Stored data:
• • • •

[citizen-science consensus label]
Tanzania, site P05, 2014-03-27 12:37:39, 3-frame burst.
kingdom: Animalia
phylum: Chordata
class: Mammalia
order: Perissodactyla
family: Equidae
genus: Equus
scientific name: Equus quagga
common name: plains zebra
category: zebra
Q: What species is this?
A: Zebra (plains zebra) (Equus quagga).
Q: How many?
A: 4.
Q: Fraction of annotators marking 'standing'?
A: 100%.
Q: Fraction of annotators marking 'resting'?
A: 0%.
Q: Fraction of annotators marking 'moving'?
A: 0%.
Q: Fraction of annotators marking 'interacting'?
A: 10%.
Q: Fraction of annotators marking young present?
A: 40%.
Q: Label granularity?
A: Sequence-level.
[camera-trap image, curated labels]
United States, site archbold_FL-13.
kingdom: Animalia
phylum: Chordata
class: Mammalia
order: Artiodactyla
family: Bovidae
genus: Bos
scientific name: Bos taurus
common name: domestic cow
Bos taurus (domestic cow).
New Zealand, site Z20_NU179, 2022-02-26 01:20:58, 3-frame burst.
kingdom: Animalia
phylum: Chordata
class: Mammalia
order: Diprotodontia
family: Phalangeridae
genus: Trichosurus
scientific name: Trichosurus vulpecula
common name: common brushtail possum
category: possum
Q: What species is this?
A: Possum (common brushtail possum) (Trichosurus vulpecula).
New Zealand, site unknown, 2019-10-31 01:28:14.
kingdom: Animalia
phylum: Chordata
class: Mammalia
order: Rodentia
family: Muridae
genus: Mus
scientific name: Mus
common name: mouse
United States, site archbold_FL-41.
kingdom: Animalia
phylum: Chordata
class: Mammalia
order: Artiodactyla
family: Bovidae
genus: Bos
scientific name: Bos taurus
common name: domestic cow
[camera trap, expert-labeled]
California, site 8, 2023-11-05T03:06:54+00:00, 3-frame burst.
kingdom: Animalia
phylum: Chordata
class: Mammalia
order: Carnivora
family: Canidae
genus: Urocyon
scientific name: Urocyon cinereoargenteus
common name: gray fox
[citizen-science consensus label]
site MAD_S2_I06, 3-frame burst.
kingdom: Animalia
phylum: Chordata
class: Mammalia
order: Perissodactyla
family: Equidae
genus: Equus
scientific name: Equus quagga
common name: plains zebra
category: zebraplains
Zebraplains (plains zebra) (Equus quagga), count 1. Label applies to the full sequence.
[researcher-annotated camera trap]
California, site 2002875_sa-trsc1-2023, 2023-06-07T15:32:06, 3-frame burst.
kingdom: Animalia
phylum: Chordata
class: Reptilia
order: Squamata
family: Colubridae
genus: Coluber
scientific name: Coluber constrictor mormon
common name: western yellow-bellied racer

• • • •

# Task instructions
The answer consists of every line above in which the word "Fraction" occurs.

# Answer to this exercise
Q: Fraction of annotators marking 'standing'?
Q: Fraction of annotators marking 'resting'?
Q: Fraction of annotators marking 'moving'?
Q: Fraction of annotators marking 'interacting'?
Q: Fraction of annotators marking young present?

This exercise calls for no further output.